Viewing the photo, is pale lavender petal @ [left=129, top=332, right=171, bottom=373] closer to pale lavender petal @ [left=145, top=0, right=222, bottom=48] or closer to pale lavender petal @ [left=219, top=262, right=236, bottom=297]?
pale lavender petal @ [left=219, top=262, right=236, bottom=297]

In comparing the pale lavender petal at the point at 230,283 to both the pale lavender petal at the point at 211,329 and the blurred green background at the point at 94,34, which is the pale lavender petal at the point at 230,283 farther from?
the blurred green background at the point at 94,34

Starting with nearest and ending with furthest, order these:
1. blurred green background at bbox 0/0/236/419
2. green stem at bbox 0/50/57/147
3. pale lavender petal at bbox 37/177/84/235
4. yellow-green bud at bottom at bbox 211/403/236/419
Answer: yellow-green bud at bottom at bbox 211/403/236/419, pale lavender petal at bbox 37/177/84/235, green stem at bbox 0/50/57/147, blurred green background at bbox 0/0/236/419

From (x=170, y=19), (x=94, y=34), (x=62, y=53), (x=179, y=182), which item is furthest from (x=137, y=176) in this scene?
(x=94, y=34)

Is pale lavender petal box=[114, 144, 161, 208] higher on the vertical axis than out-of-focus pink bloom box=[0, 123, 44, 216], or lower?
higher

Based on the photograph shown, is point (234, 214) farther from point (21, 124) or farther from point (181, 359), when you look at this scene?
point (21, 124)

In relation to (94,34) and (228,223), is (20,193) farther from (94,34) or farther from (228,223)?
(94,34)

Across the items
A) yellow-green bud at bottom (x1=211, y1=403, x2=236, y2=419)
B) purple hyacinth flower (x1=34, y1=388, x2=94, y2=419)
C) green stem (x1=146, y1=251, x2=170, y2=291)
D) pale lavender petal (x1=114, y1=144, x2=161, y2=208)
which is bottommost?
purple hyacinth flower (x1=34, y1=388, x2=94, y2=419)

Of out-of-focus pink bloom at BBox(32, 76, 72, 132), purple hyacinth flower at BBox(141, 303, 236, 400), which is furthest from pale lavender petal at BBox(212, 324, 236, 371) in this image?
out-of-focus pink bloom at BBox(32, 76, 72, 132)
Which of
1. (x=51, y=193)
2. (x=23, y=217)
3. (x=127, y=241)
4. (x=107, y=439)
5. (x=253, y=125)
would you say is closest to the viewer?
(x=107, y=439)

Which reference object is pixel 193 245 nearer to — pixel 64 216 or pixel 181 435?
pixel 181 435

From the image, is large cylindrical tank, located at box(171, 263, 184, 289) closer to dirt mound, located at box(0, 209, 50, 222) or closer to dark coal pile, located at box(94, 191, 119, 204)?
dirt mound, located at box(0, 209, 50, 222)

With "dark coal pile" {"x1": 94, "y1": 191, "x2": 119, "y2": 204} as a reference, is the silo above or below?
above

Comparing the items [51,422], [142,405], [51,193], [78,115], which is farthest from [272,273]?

┄┄┄┄┄┄

Copy all of the rows above without changing a single character.

CORRECT ANSWER:
Viewing the photo, is pale lavender petal @ [left=129, top=332, right=171, bottom=373] closer to pale lavender petal @ [left=145, top=0, right=222, bottom=48] or closer to pale lavender petal @ [left=219, top=262, right=236, bottom=297]?
pale lavender petal @ [left=219, top=262, right=236, bottom=297]

In comparing the pale lavender petal at the point at 230,283 to both the pale lavender petal at the point at 211,329 and the blurred green background at the point at 94,34, which is the pale lavender petal at the point at 230,283 farther from?
the blurred green background at the point at 94,34

Starting with nearest and ending with furthest, order these:
1. blurred green background at bbox 0/0/236/419
2. green stem at bbox 0/50/57/147
3. pale lavender petal at bbox 37/177/84/235
4. yellow-green bud at bottom at bbox 211/403/236/419
Answer: yellow-green bud at bottom at bbox 211/403/236/419, pale lavender petal at bbox 37/177/84/235, green stem at bbox 0/50/57/147, blurred green background at bbox 0/0/236/419

From (x=170, y=19), (x=94, y=34), (x=62, y=53), (x=179, y=182), which item is furthest from (x=137, y=176) in this scene?
(x=94, y=34)

Is pale lavender petal box=[114, 144, 161, 208] higher on the vertical axis than out-of-focus pink bloom box=[0, 123, 44, 216], or lower?
higher

Based on the photograph shown, is point (234, 214) farther from point (21, 124) or farther from point (181, 359), when you look at this scene?
point (21, 124)

In relation to (94,34) and (228,223), is (20,193) farther from (94,34) or farther from (228,223)?
(94,34)

Across the items
A) yellow-green bud at bottom (x1=211, y1=403, x2=236, y2=419)
B) purple hyacinth flower (x1=34, y1=388, x2=94, y2=419)
C) green stem (x1=146, y1=251, x2=170, y2=291)
D) pale lavender petal (x1=114, y1=144, x2=161, y2=208)
which is bottommost?
purple hyacinth flower (x1=34, y1=388, x2=94, y2=419)

Of out-of-focus pink bloom at BBox(32, 76, 72, 132), purple hyacinth flower at BBox(141, 303, 236, 400), which is furthest from pale lavender petal at BBox(212, 324, 236, 371) in this image?
out-of-focus pink bloom at BBox(32, 76, 72, 132)
Which of
1. (x=51, y=193)
2. (x=23, y=217)
3. (x=127, y=241)
4. (x=107, y=439)
5. (x=253, y=125)
would you say is closest to the viewer?
(x=107, y=439)

Which reference object is pixel 193 245 nearer to — pixel 64 216 or pixel 181 435?
pixel 181 435

From the image, is large cylindrical tank, located at box(171, 263, 184, 289) closer to dirt mound, located at box(0, 209, 50, 222) or closer to dark coal pile, located at box(94, 191, 119, 204)?
dirt mound, located at box(0, 209, 50, 222)

With "dark coal pile" {"x1": 94, "y1": 191, "x2": 119, "y2": 204} as a reference, is the silo above or below?
above

Comparing the items [51,422], [142,405], [51,193], [78,115], which is farthest from [272,273]?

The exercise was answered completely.